Poydras is a census-designated place (CDP) in St. Bernard Parish, Louisiana, United States. The population was 3,886 at the 2000 census and 2,536 in 2020. It is part of the New Orleans-Metairie metropolitan statistical area. Poydras is on the East Bank of the Mississippi River, just upriver from the Plaquemines Parish line.

==History==

Poydras was first settled in the 18th century by Isleños when Louisiana was a Spanish colony. Presumably, the town is named for Julien Poydras.

Albert Estopinal, Jr., a St. Bernard Parish district attorney, judge, and sheriff, was born in Poydras in 1869 to later U.S. Representative, Albert Estopinal, Sr.

The locally constructed levee failed during the 1922 flood and the community of Poydras was destroyed. Some historians claim that the levee break was intentional to save the City of New Orleans. The New Orleans river stage dropped .2 foot within 24 hours of the Poydras crevasse and a sound levee had been inspected and reported only 30 minutes before the breach occurred.

### Set of tasks
[A] According to the Poydras article, in which century was Poydras first settled, and by whom?
[B] Repeat the part of the Poydras article that opens with the words containing "Albert Estopinal, Jr., a" and closes with "the breach occurred.".
[C] List every four-digit year that appears in the Poydras article, in the order they occur.
The lines that come next play no part in this.

### Saved entries
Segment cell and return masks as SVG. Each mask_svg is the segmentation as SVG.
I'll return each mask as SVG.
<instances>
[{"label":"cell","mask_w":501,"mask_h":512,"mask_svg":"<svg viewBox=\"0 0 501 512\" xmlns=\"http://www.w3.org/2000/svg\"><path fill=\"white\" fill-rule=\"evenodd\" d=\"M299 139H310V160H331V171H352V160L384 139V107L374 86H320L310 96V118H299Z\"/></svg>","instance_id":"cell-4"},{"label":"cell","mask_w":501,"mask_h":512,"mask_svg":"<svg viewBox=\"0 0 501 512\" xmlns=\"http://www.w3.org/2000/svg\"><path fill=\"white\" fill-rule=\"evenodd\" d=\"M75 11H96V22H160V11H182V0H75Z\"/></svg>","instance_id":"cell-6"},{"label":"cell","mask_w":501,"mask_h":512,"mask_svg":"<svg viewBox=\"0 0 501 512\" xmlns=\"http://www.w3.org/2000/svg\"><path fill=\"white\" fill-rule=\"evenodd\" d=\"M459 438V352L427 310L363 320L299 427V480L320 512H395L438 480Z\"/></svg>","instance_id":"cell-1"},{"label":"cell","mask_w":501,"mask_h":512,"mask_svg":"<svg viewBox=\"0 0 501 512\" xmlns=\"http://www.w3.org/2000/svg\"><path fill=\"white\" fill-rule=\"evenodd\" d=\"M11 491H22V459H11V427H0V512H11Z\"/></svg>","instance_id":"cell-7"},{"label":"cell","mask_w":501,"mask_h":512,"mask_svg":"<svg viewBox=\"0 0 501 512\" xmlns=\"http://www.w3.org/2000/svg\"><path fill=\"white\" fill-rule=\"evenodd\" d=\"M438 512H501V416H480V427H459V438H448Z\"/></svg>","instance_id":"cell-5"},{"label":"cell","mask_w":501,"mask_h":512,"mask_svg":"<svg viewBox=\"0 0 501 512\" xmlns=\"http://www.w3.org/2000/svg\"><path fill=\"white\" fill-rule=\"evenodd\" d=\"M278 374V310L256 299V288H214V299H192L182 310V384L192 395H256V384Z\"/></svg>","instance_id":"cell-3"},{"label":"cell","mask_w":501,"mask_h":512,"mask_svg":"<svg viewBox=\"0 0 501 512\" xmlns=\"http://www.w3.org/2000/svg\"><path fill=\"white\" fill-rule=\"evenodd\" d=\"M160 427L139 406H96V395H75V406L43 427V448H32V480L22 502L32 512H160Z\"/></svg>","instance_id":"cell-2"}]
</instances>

### Per-task outputs
[A] The 18th century, by Isleños.

[B]
Albert Estopinal, Jr., a St. Bernard Parish district attorney, judge, and sheriff, was born in Poydras in 1869 to later U.S. Representative, Albert Estopinal, Sr.

The locally constructed levee failed during the 1922 flood and the community of Poydras was destroyed. Some historians claim that the levee break was intentional to save the City of New Orleans. The New Orleans river stage dropped .2 foot within 24 hours of the Poydras crevasse and a sound levee had been inspected and reported only 30 minutes before the breach occurred.

[C] 2000, 2020, 1869, 1922